━━━ Texte fourni

3. Comment identifier
précisément l’obstacle qui fait cette incapacité de la philosophie ?
4. Et comment
répondre, en définitive, à l’injonction des tâches de la pensée ?
1. « La philosophie renvoie
à quelque chose de plus essentiel qu’elle-même ».
Pour Heidegger, la philosophie
est confiée dans son histoire à une condition plus originaire qu’elle-même, à
une éclosion fondamentale. Autorisation
doit être donnée à la pensée d’être une dimension de l’être, du « il y
a » comme tel ; autorisation doit être donnée que l’être advienne à
sa pensée. C’est ni plus ni moins que l’interprétation heideggérienne de
l’énoncé parménidien : "Le même, lui, est à la fois penser
et être".
L’être est pour Heidegger comme
une réserve, une création toujours réservée au regard de la réalité polymorphe
de ses résultats. Ce qui nomme cette réserve c’est : l’Ouvert.
Cette notion d’Ouvert est, selon
moi, tout à fait essentielle pour l’ensemble de la philosophie contemporaine
dont on pourrait dire, si on voulait la caractériser d’une seule formule,
qu’elle est une méditation sur ceci que le « il y a » est
multiplicité pure et, en même temps, est
disposé selon l’Ouvert.

━━━━━━

» Consignes de travail
1. D'après l'extrait sur Heidegger :
(a) À quoi la philosophie est-elle confiée dans son histoire ?
(b) Quel nom désigne la réserve qu'est l'être ?
(c) De quel énoncé l'extrait donne-t-il l'interprétation heideggérienne ?
2. Quelles sont toutes les expressions distinctes placées entre guillemets dans l'extrait sur Heidegger ?
3. Recopiez le passage de l'extrait sur Heidegger qui commence par « 3. Comment identifier » et se poursuit jusqu'à « la pensée ? ».
Appuyez-vous uniquement sur l'extrait sur Heidegger pour répondre.

━━━ Fiches de données

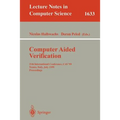 Computer Aided Verification: 11th International Conference, Cav'99, Trento, Italy, July 6-10, 1999, Proceedings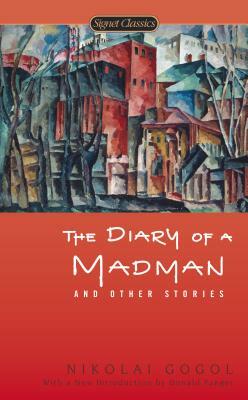 The Diary of a Madman and Other Stories by Nikolai Gogol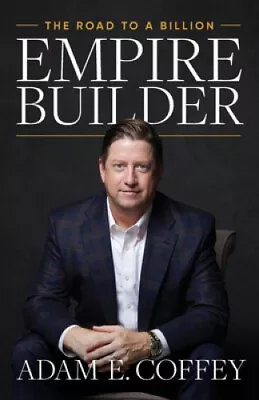 Empire Builder: The Road To A Billion By Coffey Adam • $43.16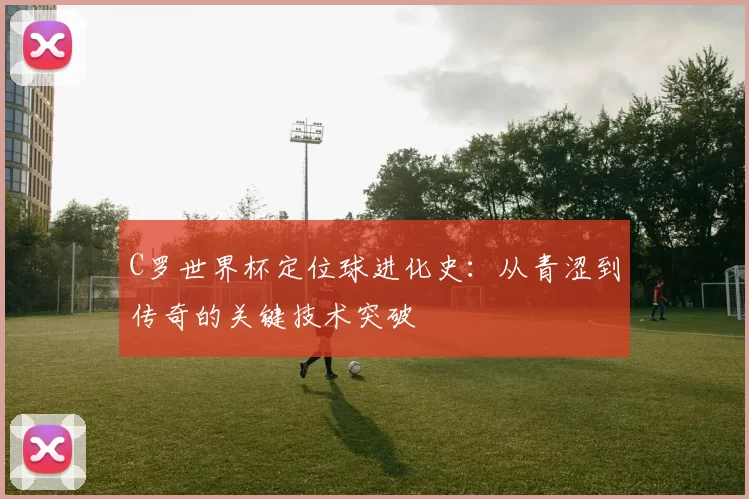 C罗世界杯定位球进化史：从青涩到传奇的关键技术突破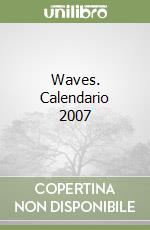 Waves. Calendario 2007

━━━━━━

» Corrigé
1.
(a) À une condition plus originaire qu'elle-même, à une éclosion fondamentale.
(b) L'Ouvert.
(c) De l'énoncé parménidien : « Le même, lui, est à la fois penser et être ».

2.
- « La philosophie renvoie à quelque chose de plus essentiel qu'elle-même »
- « il y a »
- « Le même, lui, est à la fois penser et être »

3.
3. Comment identifier
précisément l’obstacle qui fait cette incapacité de la philosophie ?
4. Et comment
répondre, en définitive, à l’injonction des tâches de la pensée ?